→ DOCUMENT PASSAGE:
= = = = =
What God is promising Abraham here is that when he dies, he will have accomplished his divine purpose. He will be complete and fulfilled.
Similarly, when King David sends 10 young men to visit Nabal and greet him in David’s name, he directs them to bless every part of Nabal’s life with wishes of shalom.
1 Samuel 25:6 NASB95
and thus you shall say, ‘Have a long life, peace be to you, and peace be to your house, and peace be to all that you have.
The idea is that David is wishing for Nabal to experience the completeness, fulfillment, and contentment of shalom in the presence of God.
And what you need to understand is that the Bible never pictures shalom in this sense apart from God.
Indeed, God says through the prophet Isaiah that the people of Judah had failed to experience that shalom because of their disobedience. Look at the verse in Isaiah, chapter 48.
Isaiah 48:18 NASB95
“If only you had paid attention to My commandments! Then your well-being would have been like a river, And your righteousness like the waves of the sea.
= = = = =
→ SUPPLIED MATERIAL:
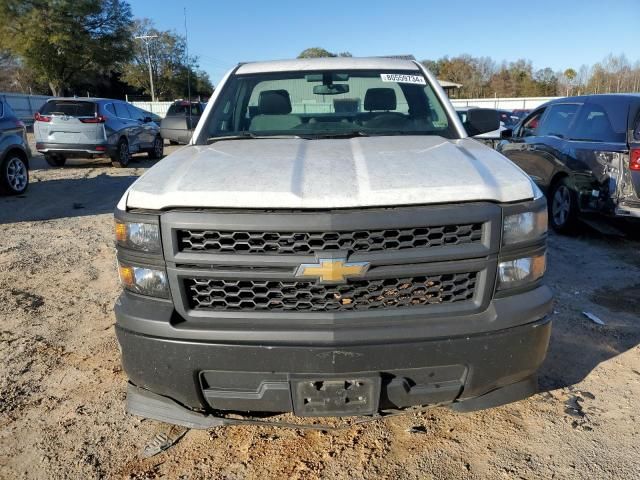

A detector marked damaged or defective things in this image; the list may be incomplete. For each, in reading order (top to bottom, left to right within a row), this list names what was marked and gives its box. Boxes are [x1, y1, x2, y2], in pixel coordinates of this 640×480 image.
= = = = =
→ THE REQUEST: List the three things the passage on shalom says David wishes for Nabal to experience in God's presence.

→ ANSWER IN FULL: Completeness, fulfillment, and contentment